Let $T$ be the length of our observation sequence $O = o_1 \cdots o_T$, and we're trying to prove $P(O|\lambda) = \sum\limits_{i=1}^N \alpha_T(i)$. That is $P(O|\lambda)$ is the probability of seeing the observation sequence $O$ given our model $\lambda = (A, B)$ where $A$ is the $N \times N$ state transition probability matrix and $B$ is the $N \times M$ matrix of observation probabilities at each state.

Note that $P(q_i | q_j) \equiv a_{q_jq_i}$ for any arbitrary state sequence $Q = q_1q_2\cdots$, that is $q_i \in \{1, \dots N\}$ for all $i$. Similarly $P(o_i | q_j) \equiv b_{q_jo_i} \equiv b_{q_j}(o_i)$. By definition that is.


Now if $T = 1$ then let that be our inductive basis case. In that case $P(O| \lambda) \equiv \sum\limits_{|Q| = 1} P(O|Q) P(Q) = \sum\limits_{i=1}^N \pi_{i} b_{i}(O_1) = \sum\limits_{i=1}^N \alpha_1(i)$ since $\alpha_1(i) \equiv P(o_1 ; q_1 = i | \lambda)$ by definition. The basis case is proved.

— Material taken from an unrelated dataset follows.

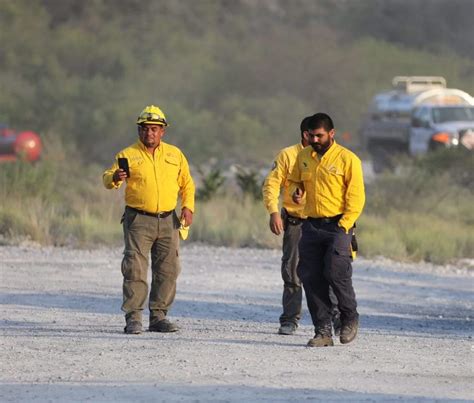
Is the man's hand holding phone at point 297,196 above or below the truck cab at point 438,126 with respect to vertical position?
below

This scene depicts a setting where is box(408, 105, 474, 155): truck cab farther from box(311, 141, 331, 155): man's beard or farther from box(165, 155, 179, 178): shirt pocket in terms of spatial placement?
box(311, 141, 331, 155): man's beard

Now suppose that $P(O'| \lambda) = \sum\limits_{i=1}^N \alpha_{T-1}(i)$ for an observation sequence of length $T-1$. Then it is our job now to prove that, when we append another observation $O = O'\cdot o_T$ that $P(O | \lambda) = \sum\limits_{i=1}^N \alpha_{T}(i)$.

Suppose that the model $\lambda$ has seen the hidden state sequence $Q'$ and at the same time has seen the observation sequence $O'$ with $|O'| = |Q'| = T-1$. Then if we multiply that joint probability $P(O', Q')$ by the probability of arriving at $q_T$ and observing $o_T$ we just need to sum over all such products to get what we're after. Namely,

$P(O | \lambda) = \sum\limits_{i=1}^N P(O', Q') P(q_T | q_{T-1}) P(o_T | q_T)$.

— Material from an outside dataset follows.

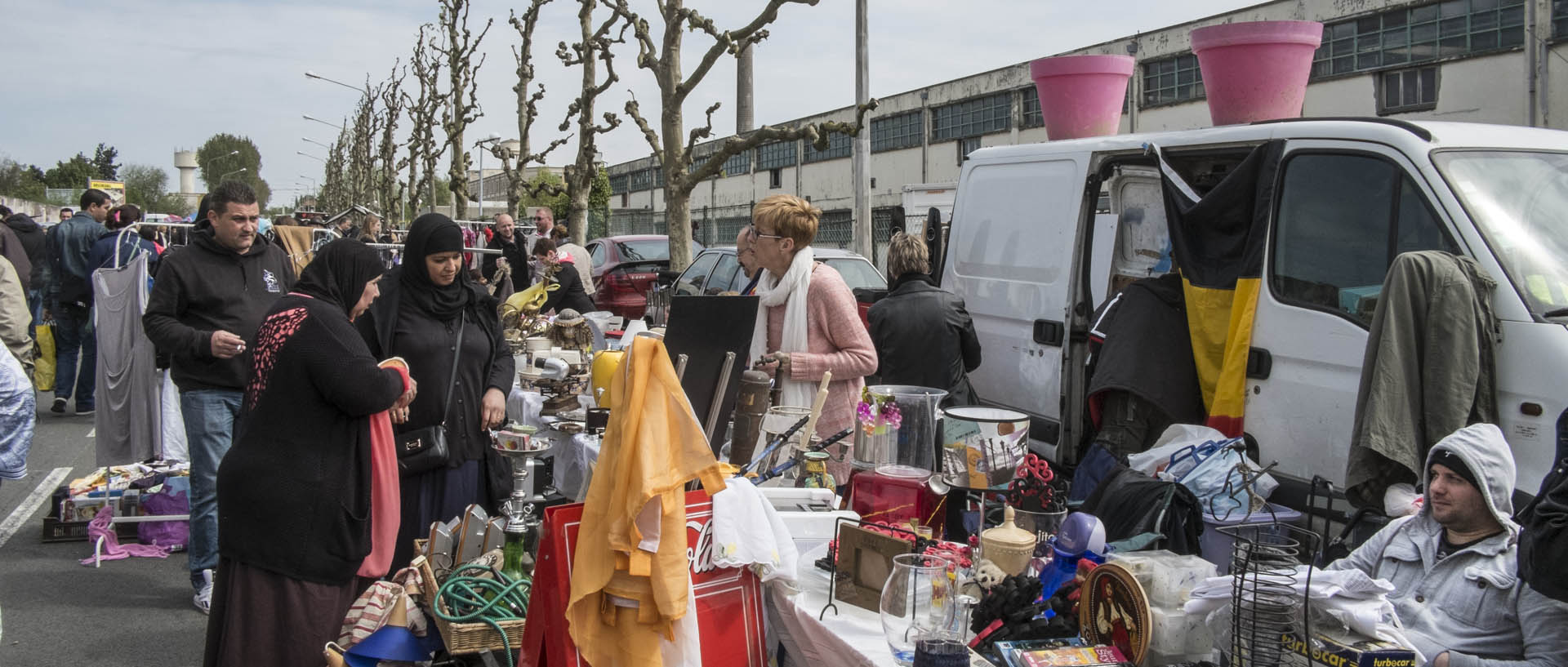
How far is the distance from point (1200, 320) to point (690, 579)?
3255mm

Now here is where I am stuck because we need $q_{T-1}$ to be the end of an arbitrary hidden state sequence but that is not part of the summation limits.

I know this method will work out, intuitively. Just need some help over this symbolic hurdle.

1

There are 1 best solutions below

0
On BEST ANSWER

$$P(o_1 o_2 \cdots o_{T}; q_{T} = j| \lambda) = \\ [\sum\limits_{j' = 1}^N P(o_1 o_2 \cdots o_{T-1}; q_{T-1} = j'| \lambda) \cdot P(q_{T}=j| q_{T-1} = j')] \cdot P(o_{T} | q_{T} = j) = \\ [\sum\limits_{j'=1}^N \alpha_{T-1}(j') a_{j'j}] b_{j}(o_T) = \alpha_T (j)$$

Now all you do is sum over $j \in {1, \dots, N}$. Thus a direct proof is sufficient. Not sure how you would apply induction here.